Could you convert everything from the line containing "What is the spacing" down to the end of the rows into a Markdown table with the columns No. and Line, numbering each line and leaving out blank ones?

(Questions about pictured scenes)
-- begin --

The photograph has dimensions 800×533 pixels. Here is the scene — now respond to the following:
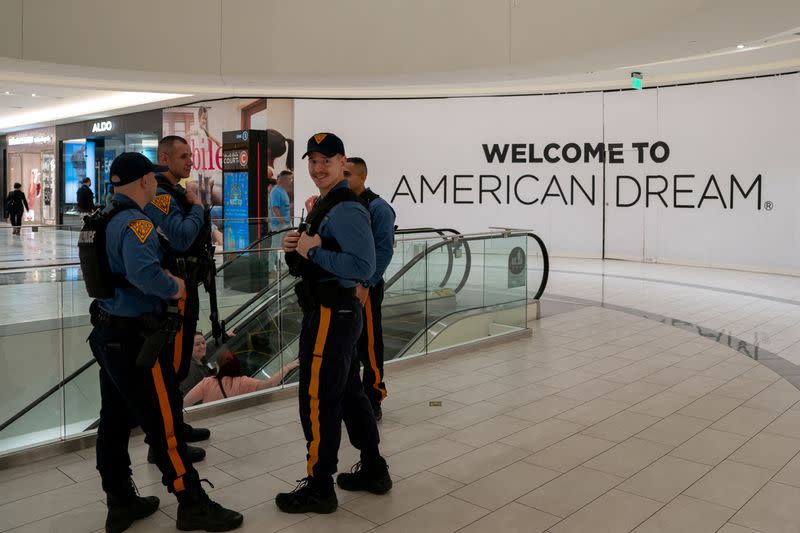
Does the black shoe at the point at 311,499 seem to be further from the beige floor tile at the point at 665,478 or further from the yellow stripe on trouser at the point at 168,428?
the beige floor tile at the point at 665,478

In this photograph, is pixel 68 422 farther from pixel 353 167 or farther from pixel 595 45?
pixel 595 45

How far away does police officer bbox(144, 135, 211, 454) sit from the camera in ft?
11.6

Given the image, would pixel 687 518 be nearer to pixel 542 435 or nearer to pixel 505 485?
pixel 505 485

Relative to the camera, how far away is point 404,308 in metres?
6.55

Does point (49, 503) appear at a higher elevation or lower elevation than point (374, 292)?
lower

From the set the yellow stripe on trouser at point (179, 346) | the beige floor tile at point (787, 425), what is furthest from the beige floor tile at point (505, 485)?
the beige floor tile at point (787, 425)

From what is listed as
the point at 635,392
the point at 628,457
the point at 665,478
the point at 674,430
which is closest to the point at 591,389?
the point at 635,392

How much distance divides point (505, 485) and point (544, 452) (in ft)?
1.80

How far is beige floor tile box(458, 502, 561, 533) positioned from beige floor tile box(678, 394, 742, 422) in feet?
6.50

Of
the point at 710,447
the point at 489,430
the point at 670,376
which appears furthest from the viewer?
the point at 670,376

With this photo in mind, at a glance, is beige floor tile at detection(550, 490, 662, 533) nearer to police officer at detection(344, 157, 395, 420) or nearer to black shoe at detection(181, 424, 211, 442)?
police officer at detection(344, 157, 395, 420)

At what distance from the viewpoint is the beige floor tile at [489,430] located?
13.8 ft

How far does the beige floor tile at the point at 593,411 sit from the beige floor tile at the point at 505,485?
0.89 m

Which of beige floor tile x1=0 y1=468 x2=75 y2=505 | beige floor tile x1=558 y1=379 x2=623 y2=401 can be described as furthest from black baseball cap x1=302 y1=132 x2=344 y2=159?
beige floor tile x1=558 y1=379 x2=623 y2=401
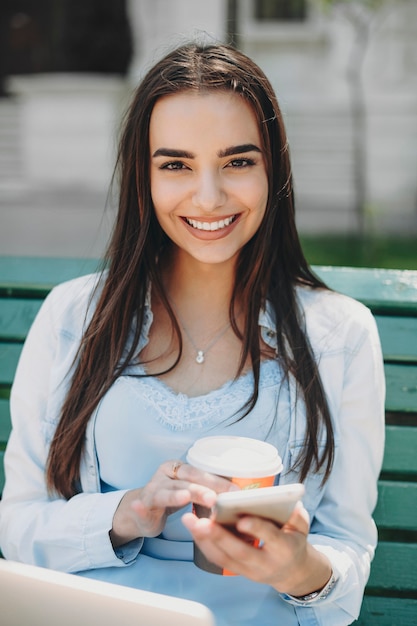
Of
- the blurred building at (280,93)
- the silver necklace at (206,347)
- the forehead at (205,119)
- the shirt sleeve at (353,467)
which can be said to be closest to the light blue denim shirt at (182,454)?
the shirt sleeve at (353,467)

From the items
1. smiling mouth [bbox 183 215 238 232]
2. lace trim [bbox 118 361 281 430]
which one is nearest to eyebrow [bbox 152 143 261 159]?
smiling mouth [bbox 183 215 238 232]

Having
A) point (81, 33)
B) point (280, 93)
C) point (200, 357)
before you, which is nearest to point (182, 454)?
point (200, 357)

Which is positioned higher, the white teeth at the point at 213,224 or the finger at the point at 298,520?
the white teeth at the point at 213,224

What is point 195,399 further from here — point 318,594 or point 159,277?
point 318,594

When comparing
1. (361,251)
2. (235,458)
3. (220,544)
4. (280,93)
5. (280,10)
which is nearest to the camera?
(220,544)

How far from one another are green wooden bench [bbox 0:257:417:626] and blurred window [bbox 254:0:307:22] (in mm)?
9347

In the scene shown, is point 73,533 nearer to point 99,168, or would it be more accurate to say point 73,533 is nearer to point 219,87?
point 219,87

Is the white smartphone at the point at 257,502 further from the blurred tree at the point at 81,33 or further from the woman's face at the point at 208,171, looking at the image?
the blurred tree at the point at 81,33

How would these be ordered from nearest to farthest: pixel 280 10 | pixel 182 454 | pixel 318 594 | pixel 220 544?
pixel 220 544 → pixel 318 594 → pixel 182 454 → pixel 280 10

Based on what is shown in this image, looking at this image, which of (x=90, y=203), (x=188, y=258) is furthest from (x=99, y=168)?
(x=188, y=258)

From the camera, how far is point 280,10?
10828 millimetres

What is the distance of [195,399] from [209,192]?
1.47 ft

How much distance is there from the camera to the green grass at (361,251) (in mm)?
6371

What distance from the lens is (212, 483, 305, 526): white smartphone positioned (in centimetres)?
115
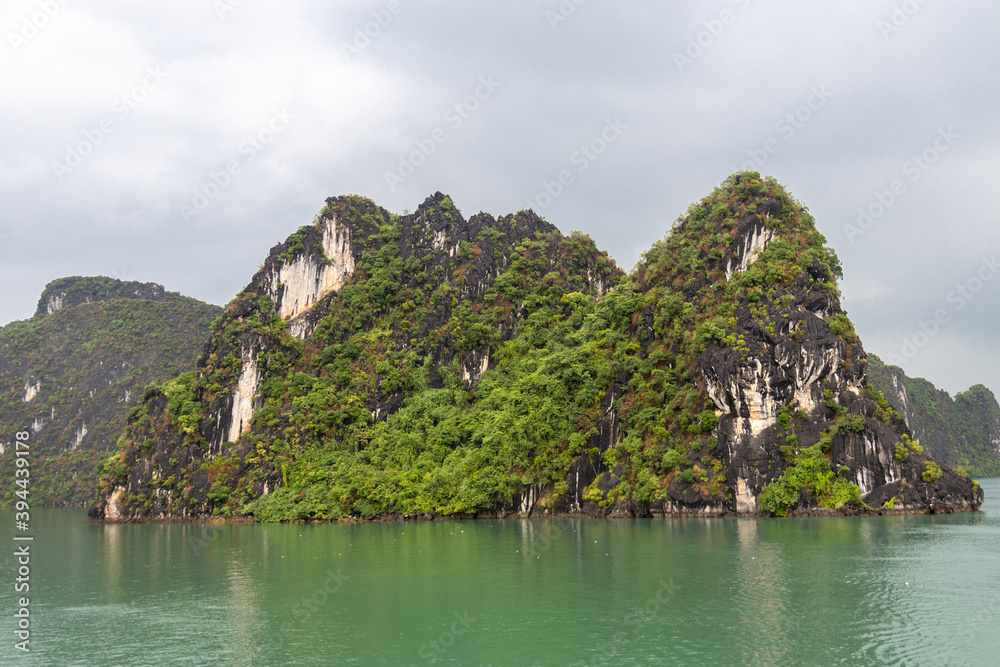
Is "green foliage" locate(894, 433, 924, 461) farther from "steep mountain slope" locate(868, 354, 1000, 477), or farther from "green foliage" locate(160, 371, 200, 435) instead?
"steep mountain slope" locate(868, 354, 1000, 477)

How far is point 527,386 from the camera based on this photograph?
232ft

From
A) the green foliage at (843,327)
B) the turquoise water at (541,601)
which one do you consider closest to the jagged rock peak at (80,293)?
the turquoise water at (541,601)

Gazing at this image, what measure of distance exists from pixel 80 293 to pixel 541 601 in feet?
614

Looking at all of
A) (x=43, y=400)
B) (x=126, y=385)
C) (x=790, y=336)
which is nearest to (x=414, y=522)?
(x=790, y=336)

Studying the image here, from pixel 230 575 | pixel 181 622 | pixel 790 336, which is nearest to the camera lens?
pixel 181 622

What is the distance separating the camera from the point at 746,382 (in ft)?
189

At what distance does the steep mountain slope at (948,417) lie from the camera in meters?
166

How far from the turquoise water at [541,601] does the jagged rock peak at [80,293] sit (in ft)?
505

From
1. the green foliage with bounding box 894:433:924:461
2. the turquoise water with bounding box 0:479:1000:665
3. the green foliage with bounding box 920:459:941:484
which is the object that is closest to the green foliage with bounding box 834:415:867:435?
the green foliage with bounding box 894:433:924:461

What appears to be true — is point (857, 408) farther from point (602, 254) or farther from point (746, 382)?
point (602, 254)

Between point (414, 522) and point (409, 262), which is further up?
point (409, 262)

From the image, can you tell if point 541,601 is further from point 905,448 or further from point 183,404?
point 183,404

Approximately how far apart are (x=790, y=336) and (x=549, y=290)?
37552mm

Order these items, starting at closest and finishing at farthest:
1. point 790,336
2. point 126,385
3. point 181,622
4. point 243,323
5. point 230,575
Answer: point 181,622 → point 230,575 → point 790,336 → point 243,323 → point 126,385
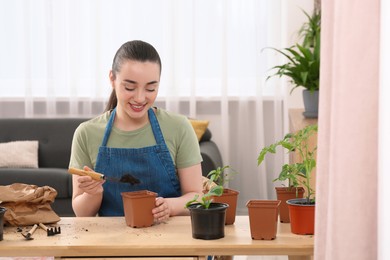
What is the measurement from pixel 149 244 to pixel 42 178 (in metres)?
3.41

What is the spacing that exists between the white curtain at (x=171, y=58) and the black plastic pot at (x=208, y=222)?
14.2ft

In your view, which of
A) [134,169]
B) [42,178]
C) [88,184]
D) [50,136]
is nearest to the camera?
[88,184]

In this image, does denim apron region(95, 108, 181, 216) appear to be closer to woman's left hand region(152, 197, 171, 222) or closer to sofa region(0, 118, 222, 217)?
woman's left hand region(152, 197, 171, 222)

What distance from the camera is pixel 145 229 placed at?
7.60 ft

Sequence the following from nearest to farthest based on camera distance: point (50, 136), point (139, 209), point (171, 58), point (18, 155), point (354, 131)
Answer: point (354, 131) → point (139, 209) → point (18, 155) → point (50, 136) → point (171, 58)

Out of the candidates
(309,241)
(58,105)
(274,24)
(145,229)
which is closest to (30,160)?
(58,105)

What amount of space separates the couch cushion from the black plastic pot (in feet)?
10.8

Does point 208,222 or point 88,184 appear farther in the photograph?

-- end --

__WORKED ANSWER__:
| No. | Line |
|---|---|
| 1 | What is the spacing that exists between the white curtain at (x=171, y=58) and the black plastic pot at (x=208, y=222)? |
| 2 | 14.2ft |
| 3 | In your view, which of |
| 4 | A) [134,169] |
| 5 | B) [42,178] |
| 6 | C) [88,184] |
| 7 | D) [50,136] |
| 8 | is nearest to the camera? |
| 9 | [88,184] |
| 10 | In this image, does denim apron region(95, 108, 181, 216) appear to be closer to woman's left hand region(152, 197, 171, 222) or closer to sofa region(0, 118, 222, 217)? |
| 11 | woman's left hand region(152, 197, 171, 222) |
| 12 | What distance from the camera is pixel 145 229 placed at? |
| 13 | 7.60 ft |
| 14 | Sequence the following from nearest to farthest based on camera distance: point (50, 136), point (139, 209), point (171, 58), point (18, 155), point (354, 131) |
| 15 | Answer: point (354, 131) → point (139, 209) → point (18, 155) → point (50, 136) → point (171, 58) |
| 16 | Out of the candidates |
| 17 | (309,241) |
| 18 | (58,105) |
| 19 | (274,24) |
| 20 | (145,229) |
| 21 | which is closest to (30,160)? |
| 22 | (58,105) |
| 23 | What amount of space separates the couch cushion from the black plastic pot (in feet)? |
| 24 | 10.8 |
| 25 | Does point 208,222 or point 88,184 appear farther in the photograph? |